- Metin parçası
-------

Halit Meşal’in ofisi Amman’daydı.  İsak Rabin, başbakanlığı sırasında Ürdün’de operasyon yapılmasını yasaklamıştı ama artık Başbakan Netanyahu’ydu, öneriyi “çok sessiz bir operasyon” olması şartı ile kabul etti.

Ramsad (Mossad başkanlarına Ramsad denir) Yatom, görevi Mossad’ın elit birimi Kidon’a verdi. Çeşitli önerilerden sonra Halit Meşal’in, Nes Tziona’daki biyoloji enstitüsünde geliştirilen ölümcül bir zehirle öldürülmesine karar verildi. Bu zehrin birkaç damlası deriyle temas ettiğinde önce felce sonra kalp krizine yol açıyordu ve otopside de hiçbir iz bulunamıyordu.

Operasyondan 6 hafta önce ilk ajanlar Amman’a vardılar. Yabancı pasaportları vardı ve Halit Meşal’in günlük rutinlerini takip etmeye başladılar. Hazırlıklar bütün yaz sürdü.

4 Eylül tarihinde üç Hamas militanı Kudüs’ün Ben Yahuda caddesinde kendilerini havaya uçurdular. 5 İsrailli öldü, 181 tanesinde yaralandı. İsrail’in artık beklemeye sabrı kalmamıştı.

24 Eylül 1997, operasyondan bir gün önce Amman’daki büyük otellerin birinde havuzun kenarında kalp hastası olduğu söylenen beyaz bornozlu bir adam yanındaki genç hanım bir doktorla dikkatli adımlar atarak dolaşıyordu. Kalp hastası esasında Mishka Ben-David idi ve sahadaki ajanlarla iletişimden sorumluydu. Doktor ise yanındaki bir enjektörde kullanılması planlanan zehrin panzehrini taşıyordu. Yanlışlıkla zehir ajanlardan birisinin derisine temas ederse bu panzehir kullanılacaktı.

-------

- Görev 1
Halit Meşal operasyonunu anlatan metne göre Mossad başkanlarına ne ad verilir?
- Görev 2
Halit Meşal'e yönelik operasyonu anlatan metni, son cümlesinden sonrasını yazarak sürdürün.
Ardından gelen malzeme başka bir kaynaktan alınmıştır.

- Ham veri
-------

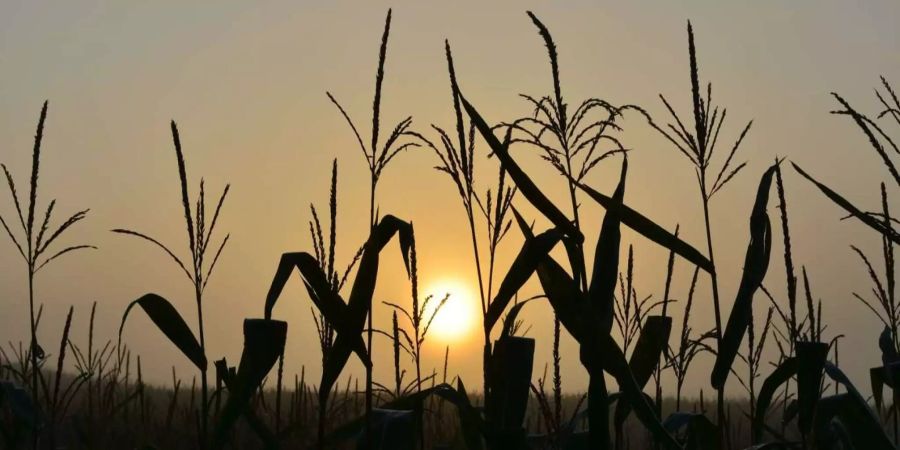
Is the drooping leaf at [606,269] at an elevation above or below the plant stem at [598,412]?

-------

- Alıştırma sonucu 1
Mossad başkanlarına Ramsad denir.

- Alıştırma sonucu 2
Asıl vurucu ekip Kanada pasaportuyla Amman’a geldiler. Suikast Halit Meşal’in ofisinin bulunduğu Shamia Center’in girişinde gerçekleşecekti. Vurucu timin elemanları Halit Meşal’in arabasını takip edecekler, Halit Meşal binaya girmek üzereyken arkadan yaklaşacaklar, ajanlardan birisi bir kola kutusunun halkasını çekecek, çıkacak olan pısss sesine refleks olarak dönecek olan Halit Meşal’in ensesine zehir püskürtülecekti. Kola kutusu, dikkatleri püskürtülen zehirden uzaklaştırmak için kullanılacaktı.

25 Eylül 1997. Operasyon günü. Shamia Center binasının arkasında vurucu timin kaçış aracı hazır beklemekteydi. Halit Meşal tam işine gitmek için evden çıkarken karısı bugün çok işi olduğunu söyleyerek ondan çocukların okula götürmesini istedi. İki çocuk Halit Meşal’in SUV aracına bindiler. Aracın camları renkliydi ve gözetleme ekibi hayati bir yanlışlık yaptı ve çocukların arabada olduğunu görmedi. Vurucu time Halit Meşal’in arabada yalnız olduğunu bildirdi.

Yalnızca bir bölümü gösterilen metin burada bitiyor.